The large intestine, also called the bowel, serves several functions. After digestion of food and absorption of nutrients in the stomach and small intestine, the remains move into the large intestine, where they are converted into stool for elimination. As the waste moves through the bowel, vitamins and water are absorbed before passing from the body.


Constipation can be caused by hormone changes that take place during menopause. Many women who suffer from other menopausal symptoms might eat to reduce stress, and unhealthy food choices can also lead to constipation. Some medications prescribed for the symptoms of menopause, such as vitamin supplements or sleep aids, might have constipation as a side effect. According to Menopause Insight, constipation is associated with having less than three stools per week, the presence of hard stools and straining or difficulty while having a bowel movement.

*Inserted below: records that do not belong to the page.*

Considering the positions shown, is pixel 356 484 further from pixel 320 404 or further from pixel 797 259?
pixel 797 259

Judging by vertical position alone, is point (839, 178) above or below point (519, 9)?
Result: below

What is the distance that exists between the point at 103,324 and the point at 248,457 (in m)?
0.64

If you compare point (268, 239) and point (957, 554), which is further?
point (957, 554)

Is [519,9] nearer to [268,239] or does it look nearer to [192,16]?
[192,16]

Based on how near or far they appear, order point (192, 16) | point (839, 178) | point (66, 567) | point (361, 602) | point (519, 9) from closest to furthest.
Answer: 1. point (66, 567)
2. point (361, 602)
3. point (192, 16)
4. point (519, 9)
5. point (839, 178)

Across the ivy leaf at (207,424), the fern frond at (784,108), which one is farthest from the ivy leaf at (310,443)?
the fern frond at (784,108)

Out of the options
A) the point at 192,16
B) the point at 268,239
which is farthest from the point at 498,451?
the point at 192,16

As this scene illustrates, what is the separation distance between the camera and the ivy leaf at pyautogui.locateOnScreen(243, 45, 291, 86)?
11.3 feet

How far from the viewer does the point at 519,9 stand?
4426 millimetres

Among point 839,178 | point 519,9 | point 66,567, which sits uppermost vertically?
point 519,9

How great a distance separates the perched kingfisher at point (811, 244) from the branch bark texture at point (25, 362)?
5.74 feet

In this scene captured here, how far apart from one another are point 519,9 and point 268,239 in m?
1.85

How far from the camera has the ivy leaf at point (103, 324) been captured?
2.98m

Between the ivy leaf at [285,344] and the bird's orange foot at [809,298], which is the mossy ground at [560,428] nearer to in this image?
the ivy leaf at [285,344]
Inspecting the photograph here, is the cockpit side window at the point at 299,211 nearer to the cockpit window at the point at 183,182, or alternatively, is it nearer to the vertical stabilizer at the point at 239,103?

Some women complain of increased discomfort associated with gas pain and flatulence. Gas occurs as a result of food breakdown during the digestive process. Some foods produce more gas than others, such as broccoli, beans and cabbage. Some women going through menopause try to eat a healthful diet to feel better and increase a daily amount of fruits and vegetables, causing gas and discomfort. A decrease in hormones during menopause is also connected with increased gas, bloating and flatulence.


Prevention of symptoms associated with bowel changes during menopause includes maintaining a healthful diet that is high in fiber, exercising regularly and drinking plenty of water. Drinking eight to 10 glasses of water daily supports bowel function and reduces constipation. Women who suffer from excess bloating also might use over-the-counter medications that eliminate gas.